Scharre claims that computational capacity is a “crude proxy” for the model’s capabilities, which are the real concern of policymakers. However, as Kaushik notes, if the reporting requirements jeopardize trade secrets or intellectual property, then setting a compute threshold could incentivize AI companies to build models that achieve comparable performance while maintaining computational power below the threshold.

Presidential power limitations

The Executive Order only expressly mandates that businesses notify the government of the outcomes of the red-teaming safety tests—a process in which auditors actively seek out problems with AI models—even for models that exceed the computational threshold. The Biden Administration used the Defense Production Act, a law that permits the President to influence domestic industry in order to advance national security, as legal justification.

As for what would happen if a business announced that its AI model had failed the necessary safety tests, Toner of the Centre for Security and Emerging Technologies says it is “totally unclear.”

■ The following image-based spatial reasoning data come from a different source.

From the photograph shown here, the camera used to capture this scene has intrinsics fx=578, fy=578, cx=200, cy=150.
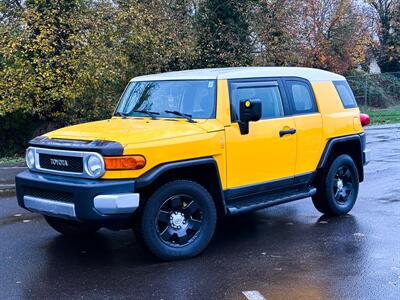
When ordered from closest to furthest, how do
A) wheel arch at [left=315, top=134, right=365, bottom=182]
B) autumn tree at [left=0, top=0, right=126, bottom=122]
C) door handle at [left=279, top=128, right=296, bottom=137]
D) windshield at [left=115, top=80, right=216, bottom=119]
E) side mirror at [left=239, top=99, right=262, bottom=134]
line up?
side mirror at [left=239, top=99, right=262, bottom=134], windshield at [left=115, top=80, right=216, bottom=119], door handle at [left=279, top=128, right=296, bottom=137], wheel arch at [left=315, top=134, right=365, bottom=182], autumn tree at [left=0, top=0, right=126, bottom=122]

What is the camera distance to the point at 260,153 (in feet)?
21.6

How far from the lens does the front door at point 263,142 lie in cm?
633

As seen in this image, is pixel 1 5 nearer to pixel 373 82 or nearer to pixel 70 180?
pixel 70 180

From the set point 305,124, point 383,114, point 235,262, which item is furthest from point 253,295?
point 383,114

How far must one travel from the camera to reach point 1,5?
47.3 feet

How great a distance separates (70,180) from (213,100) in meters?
1.81

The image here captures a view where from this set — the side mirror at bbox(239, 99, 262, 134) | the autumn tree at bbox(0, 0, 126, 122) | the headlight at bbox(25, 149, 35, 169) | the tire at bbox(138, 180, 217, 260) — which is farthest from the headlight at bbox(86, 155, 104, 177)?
the autumn tree at bbox(0, 0, 126, 122)

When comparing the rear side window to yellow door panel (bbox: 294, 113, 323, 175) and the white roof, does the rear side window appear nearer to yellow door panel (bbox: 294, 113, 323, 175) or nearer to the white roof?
the white roof

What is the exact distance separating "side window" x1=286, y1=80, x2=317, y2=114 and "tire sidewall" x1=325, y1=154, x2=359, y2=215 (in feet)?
2.80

The underlying idea here is that a small group of businesses are developing these extremely advanced artificial intelligence (AI) systems, and those businesses are informing the government that they are unsure of the potential risks associated with their systems. And Toner thinks that’s kind of crazy. Thus, the government is saying: Alright, please tell us more so that we can make better informed decisions.

According to senior economist Samuel Hammond of the Foundation for American Innovation, the government would intervene and either forbid the model’s use or even issue an order for its removal. In recent years, the defense production axis has been used to compel companies to produce things against their will and even to stop producing things they choose not to, according to Hammond. Beneath the national security umbrella, its powers are fairly broad.

AI developers may file a legal challenge against the use of the U.S. Defense Production Act to force disclosure, according to Charles Blanchard, a partner at Arnold and Porter and a former general counsel of the Army and Air Force. This use of the act is already “very aggressive.” He does point out that practically all of the businesses to which this regulation might be applicable are already cooperating voluntarily with the government on AI safety issues, so they are unlikely to present a problem.

According to Blanchard, there could be less legal support if the government used the Defense Production Act to take action against the creators of dangerous AI models. That seems like a stretch, and it’s one where a legal challenge could be possible, he says.

Toner notes the use of AI in criminal justice and law enforcement as another area where the executive branch’s authority to act is largely absent, adding that the uncertainty surrounding post-disclosure enforcement is just one of many instances of the Biden Administration running against the boundaries of its authority.

According to her, this is essentially placing the onus on Congress to handle certain issues that the executive branch is simply unable to resolve on its own and to support some of the provisions in this document that the White House can only implement in a very tentative manner in the beginning.